Sementara karya Haidt telah memicu perdebatan di kalangan politisi, akademisi, dan pengusaha teknologi tinggi, reaksi yang muncul di kalangan pemimpin agama yang biasanya cepat mengenali ancaman terhadap anak-anak tidak terlalu keras. Namun, pendeta mungkin tidak terbiasa dengan seorang ateis Yahudi yang menyatakan diri sendiri yang mengeluarkan peringatan tentang “degradasi spiritual” kaum muda.

Sebelum saya membahas lebih jauh wawancara saya dengan Haidt, izinkan saya menyampaikan beberapa patah kata tentang “bisnis” Rational Sheep.

Meskipun proyek Substack ini sekarang beroperasi dalam mode “berbayar”, saya mengirimkan posting wawancara Haidt lanjutan ini kepada semua pelanggan (“gratis” dan juga “berbayar”) karena dalam beberapa minggu terakhir saya memberi tahu para pembaca bahwa ini akan segera hadir. Rencana saya, saat ini, adalah terus mengirimkan konten kepada pelanggan “gratis” pada hari Senin dan Jumat, dengan posting ditujukan kepada pelanggan “berbayar” pada pertengahan minggu dan akhir pekan.

Mengklik tombol mode berbayar, sejujurnya, agak menakutkan bagi saya. Sejujurnya, saya berharap melihat cukup banyak dukungan dalam beberapa minggu ke depan agar proyek ini dapat dilanjutkan pada tahap berikutnya dari pekerjaan saya. Setelah enam bulan dalam mode “gratis”, saya lebih berkomitmen dari sebelumnya untuk menulis tentang iman, keluarga, dan budaya layar digital tempat kita hidup.

Oke, lanjut.
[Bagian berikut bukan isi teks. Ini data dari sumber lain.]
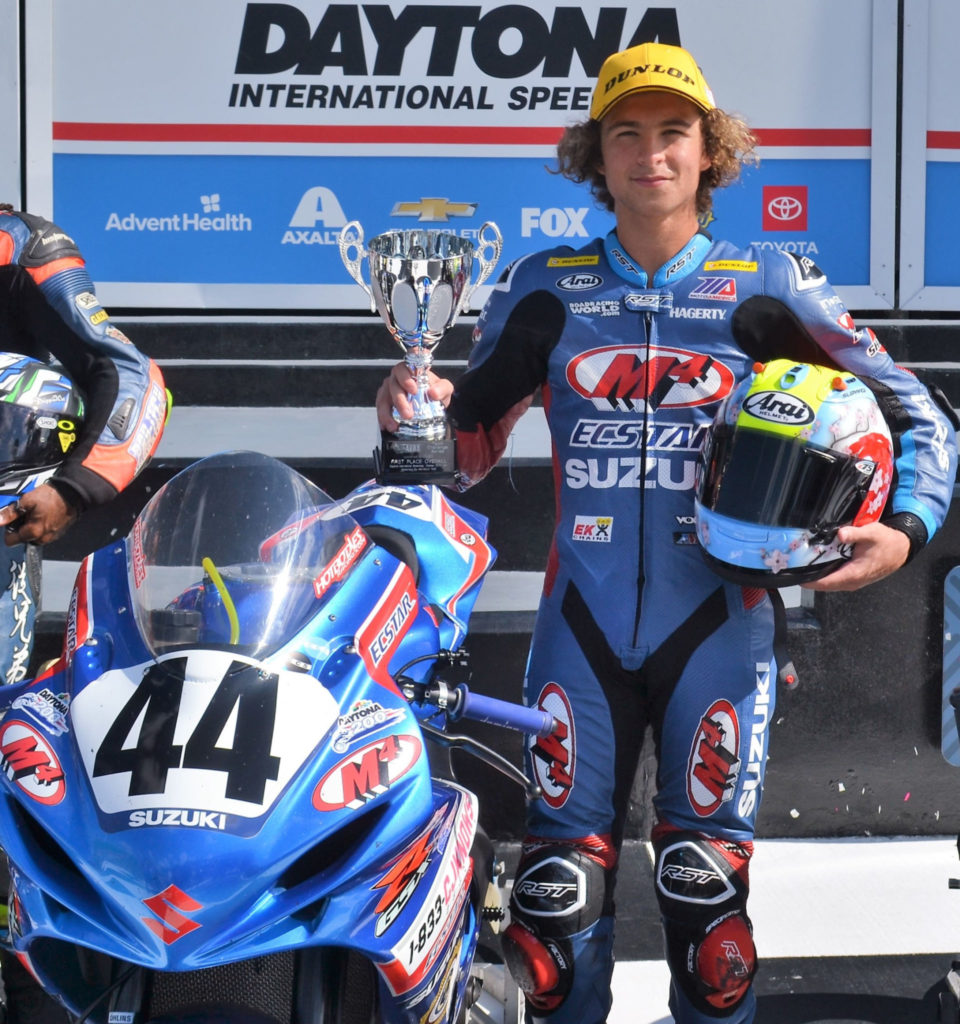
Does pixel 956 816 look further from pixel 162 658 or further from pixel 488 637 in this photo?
pixel 162 658

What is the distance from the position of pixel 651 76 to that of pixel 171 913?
1.64m

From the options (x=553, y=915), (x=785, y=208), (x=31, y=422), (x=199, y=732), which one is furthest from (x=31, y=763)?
(x=785, y=208)

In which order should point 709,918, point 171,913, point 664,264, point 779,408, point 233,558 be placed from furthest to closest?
point 664,264
point 709,918
point 779,408
point 233,558
point 171,913

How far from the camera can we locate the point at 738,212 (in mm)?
5410

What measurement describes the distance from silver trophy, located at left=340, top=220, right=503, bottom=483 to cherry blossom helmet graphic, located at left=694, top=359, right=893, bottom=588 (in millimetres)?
483

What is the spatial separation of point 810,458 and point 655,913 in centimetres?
163

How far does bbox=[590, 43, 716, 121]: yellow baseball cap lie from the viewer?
2346 mm

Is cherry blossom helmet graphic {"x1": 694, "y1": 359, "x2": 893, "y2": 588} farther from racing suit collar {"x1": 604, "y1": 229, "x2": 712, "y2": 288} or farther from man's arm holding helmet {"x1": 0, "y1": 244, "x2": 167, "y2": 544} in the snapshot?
man's arm holding helmet {"x1": 0, "y1": 244, "x2": 167, "y2": 544}

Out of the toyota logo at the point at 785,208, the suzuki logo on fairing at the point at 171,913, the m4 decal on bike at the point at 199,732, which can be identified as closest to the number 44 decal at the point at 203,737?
the m4 decal on bike at the point at 199,732

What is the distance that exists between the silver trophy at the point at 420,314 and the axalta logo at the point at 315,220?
289cm

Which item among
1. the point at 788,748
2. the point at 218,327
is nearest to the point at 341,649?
the point at 788,748

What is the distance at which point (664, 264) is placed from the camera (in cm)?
241

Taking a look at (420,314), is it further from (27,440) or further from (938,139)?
(938,139)

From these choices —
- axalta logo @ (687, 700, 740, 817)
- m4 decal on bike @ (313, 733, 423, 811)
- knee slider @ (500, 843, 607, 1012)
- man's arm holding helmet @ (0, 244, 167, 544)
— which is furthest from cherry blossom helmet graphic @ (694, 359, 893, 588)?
man's arm holding helmet @ (0, 244, 167, 544)
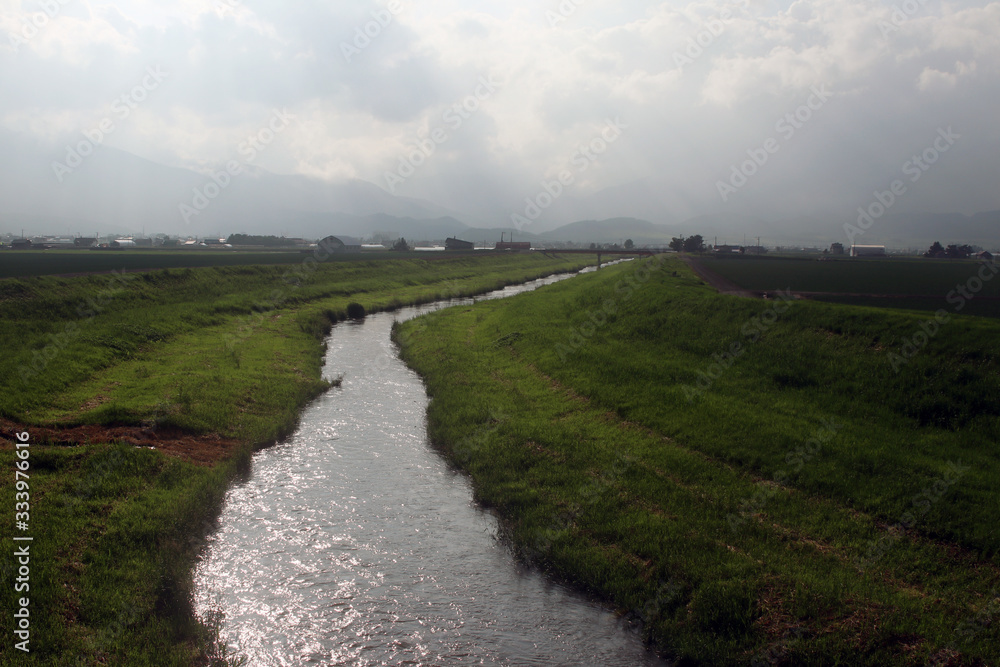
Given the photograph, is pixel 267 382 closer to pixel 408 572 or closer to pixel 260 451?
pixel 260 451

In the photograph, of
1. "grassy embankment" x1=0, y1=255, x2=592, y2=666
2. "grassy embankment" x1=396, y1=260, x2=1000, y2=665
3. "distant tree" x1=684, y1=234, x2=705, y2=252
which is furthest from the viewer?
"distant tree" x1=684, y1=234, x2=705, y2=252

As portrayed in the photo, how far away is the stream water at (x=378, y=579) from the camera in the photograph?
9008mm

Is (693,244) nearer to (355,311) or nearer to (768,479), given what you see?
(355,311)

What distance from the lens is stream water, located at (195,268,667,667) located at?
29.6 ft

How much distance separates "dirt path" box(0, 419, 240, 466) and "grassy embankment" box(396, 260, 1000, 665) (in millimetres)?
6386

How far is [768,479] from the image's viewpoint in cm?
1241

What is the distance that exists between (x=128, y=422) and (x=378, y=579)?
371 inches

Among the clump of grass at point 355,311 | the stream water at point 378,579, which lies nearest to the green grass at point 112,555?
the stream water at point 378,579

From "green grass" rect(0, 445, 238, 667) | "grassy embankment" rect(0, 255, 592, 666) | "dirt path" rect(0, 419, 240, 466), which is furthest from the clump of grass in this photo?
"green grass" rect(0, 445, 238, 667)

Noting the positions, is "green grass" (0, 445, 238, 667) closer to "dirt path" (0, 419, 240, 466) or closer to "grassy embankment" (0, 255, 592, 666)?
"grassy embankment" (0, 255, 592, 666)

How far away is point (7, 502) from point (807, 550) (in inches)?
553

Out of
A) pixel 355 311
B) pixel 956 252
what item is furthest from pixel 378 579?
pixel 956 252

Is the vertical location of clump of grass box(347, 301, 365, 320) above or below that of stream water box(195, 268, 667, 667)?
above

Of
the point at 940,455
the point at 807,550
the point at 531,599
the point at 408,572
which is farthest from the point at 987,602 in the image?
the point at 408,572
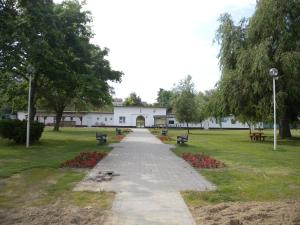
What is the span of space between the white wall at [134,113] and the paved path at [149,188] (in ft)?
240

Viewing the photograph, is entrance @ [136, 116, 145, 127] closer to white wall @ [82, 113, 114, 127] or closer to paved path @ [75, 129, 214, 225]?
white wall @ [82, 113, 114, 127]

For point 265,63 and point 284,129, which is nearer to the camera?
point 265,63

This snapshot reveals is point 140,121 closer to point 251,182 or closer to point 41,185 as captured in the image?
point 251,182

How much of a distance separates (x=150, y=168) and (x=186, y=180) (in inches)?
106

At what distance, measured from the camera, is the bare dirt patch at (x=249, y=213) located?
20.3ft

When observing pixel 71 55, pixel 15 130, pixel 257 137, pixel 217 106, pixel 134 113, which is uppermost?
pixel 71 55

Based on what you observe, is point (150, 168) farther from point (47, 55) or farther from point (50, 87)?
point (50, 87)

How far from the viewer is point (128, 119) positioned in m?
88.9

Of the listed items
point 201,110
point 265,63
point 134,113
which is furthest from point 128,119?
point 265,63

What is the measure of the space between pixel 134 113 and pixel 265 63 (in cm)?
6168

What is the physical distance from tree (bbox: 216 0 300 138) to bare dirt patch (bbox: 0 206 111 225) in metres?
23.2

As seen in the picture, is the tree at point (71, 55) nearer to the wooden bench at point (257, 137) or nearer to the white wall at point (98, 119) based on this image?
the wooden bench at point (257, 137)

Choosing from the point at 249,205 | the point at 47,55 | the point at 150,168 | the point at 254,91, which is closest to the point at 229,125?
the point at 254,91

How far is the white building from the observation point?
88688mm
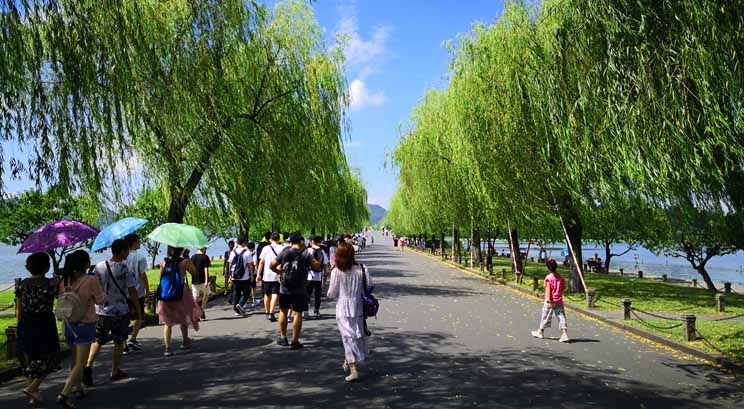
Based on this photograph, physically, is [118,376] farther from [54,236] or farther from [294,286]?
[54,236]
Bagi saya, keputusan tersulit yang saya buat saat menulis tentang wawancara Haidt terkait dengan dua kata yang menurut saya sulit dipahami dalam konteks kolom pendek yang ditujukan untuk pembaca umum.

Kedua kata tersebut adalah “degradasi” dan “dopamin.”

Kata pertama itu masuk ke dalam kolom tersebut, namun Haidt masih punya banyak hal lain untuk dikatakan mengenai topik tersebut dalam wawancara tersebut (sekali lagi, lihat posting sebelumnya tentang Setelah Babel fitur: “Peringatan Jonathan Haidt untuk para pemimpin spiritual”).

Untuk membaca keseluruhan postingan, silakan kunjungi Terry Mattingly Domba Rasional di Substack.